SELECTED EXCERPT
- Born: 1937 London, England
- Died: 9 October 2021 (aged 84)
- Occupations: Solicitor, academic
- Known for: Specialist in international arbitration

= J. Martin Hunter =

British lawyer (1937–2021)

J. Martin Hunter (1937 – 9 October 2021) was a British solicitor specializing in arbitration. He was an emeritus professor at Nottingham Trent University and was a visiting lecturer, fellow or professor at various universities around the world. He died on 9 October 2021.

==Early years==
J. Martin Hunter was born in London in 1937. He attended The Pilgrims' School, Winchester from 1946 to 1950, then the Shrewsbury School from 1950 to 1955. He did his National Military Service from 1955 to 1957, then studied at Pembroke College, Cambridge from 1957 to 1960. He graduated from the University of Cambridge with a BA (Law) in 1960.

WRITTEN TASK 1
Reproduce the passage of the J. Martin Hunter biography that starts with the words containing "J. Martin Hunter (1937" and ends with "9 October 2021.", word for word.

RECORDS FOR THIS EXERCISE
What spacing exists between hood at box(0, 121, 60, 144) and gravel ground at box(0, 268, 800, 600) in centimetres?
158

...

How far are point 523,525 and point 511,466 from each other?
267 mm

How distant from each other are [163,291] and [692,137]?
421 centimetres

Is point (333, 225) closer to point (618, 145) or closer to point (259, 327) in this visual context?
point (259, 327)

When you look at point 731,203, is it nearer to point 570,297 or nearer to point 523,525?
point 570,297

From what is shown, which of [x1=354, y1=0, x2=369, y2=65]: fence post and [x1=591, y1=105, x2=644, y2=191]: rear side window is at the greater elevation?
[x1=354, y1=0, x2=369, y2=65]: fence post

WRITTEN TASK 2
From the records, pick out every line that contains the string "other" and copy each one unchanged.

FULL SOLUTION 1
J. Martin Hunter (1937 – 9 October 2021) was a British solicitor specializing in arbitration. He was an emeritus professor at Nottingham Trent University and was a visiting lecturer, fellow or professor at various universities around the world. He died on 9 October 2021.

FULL SOLUTION 2
How far are point 523,525 and point 511,466 from each other?
How distant from each other are [163,291] and [692,137]?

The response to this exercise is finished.